#### Extract to read:

######

Middleton Place interpreter Matt Jackson harvesting Carolina Gold Rice
Carolina Gold Rice Harvest Sept. 12-14 at Middleton Place
What was life like for enslaved African Americans on a Low Country rice plantation at harvest time? For over a decade, the interpretive staff at Middleton Place has recreated the experience of planting, caring for, harvesting and processing the heritage-breed Carolina Gold Rice in a quarter-acre field along the Ashley River. As it was in the 18th and 19th centuries, harvest time is in September. Middleton Place National Historic Landmark invites the public to join costumed interpreters on Sept. 12, 13, and 14 at the rice field for the annual Rice Harvest. The event is free with paid admission.
Using the methods once employed by enslaved African Americans who toiled in rice fields from the Cape Fear to the St. Johns rivers, Middleton Place interpreters continue to coax from the earth the most important grain in Charleston’s history. The Rice Harvest event offers an intense educational opportunity for visitors. Twice each day from 10 a.m. until noon and 1 p.m. until 3 p.m., costumed interpreters will be at the field cutting the raw rice stalks, discussing rice culture with visitors and demonstrating threshing, pounding and winnowing rice.
Rice and 18th century plantation-themed programming will continue each day in the Plantation Stableyards, where visitors can interact with artisans practicing the skilled crafts necessary to keep a pre-Civil War Low Country plantation running. Each day the potter’s kick wheel will be spinning at full RPM, the cooper will be carving barrel staves, and the seamstress spinning thread from cotton and wool.

######

#### Data lines:
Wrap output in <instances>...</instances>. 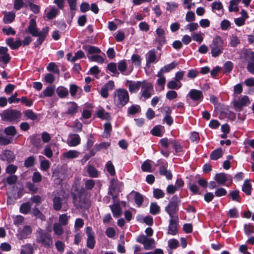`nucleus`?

######

#### Work to complete:
From the Carolina Gold Rice harvest text above, reproduce word for word the passage running from "Rice and 18th" to "cotton and wool.".

#### Final result:
Rice and 18th century plantation-themed programming will continue each day in the Plantation Stableyards, where visitors can interact with artisans practicing the skilled crafts necessary to keep a pre-Civil War Low Country plantation running. Each day the potter’s kick wheel will be spinning at full RPM, the cooper will be carving barrel staves, and the seamstress spinning thread from cotton and wool.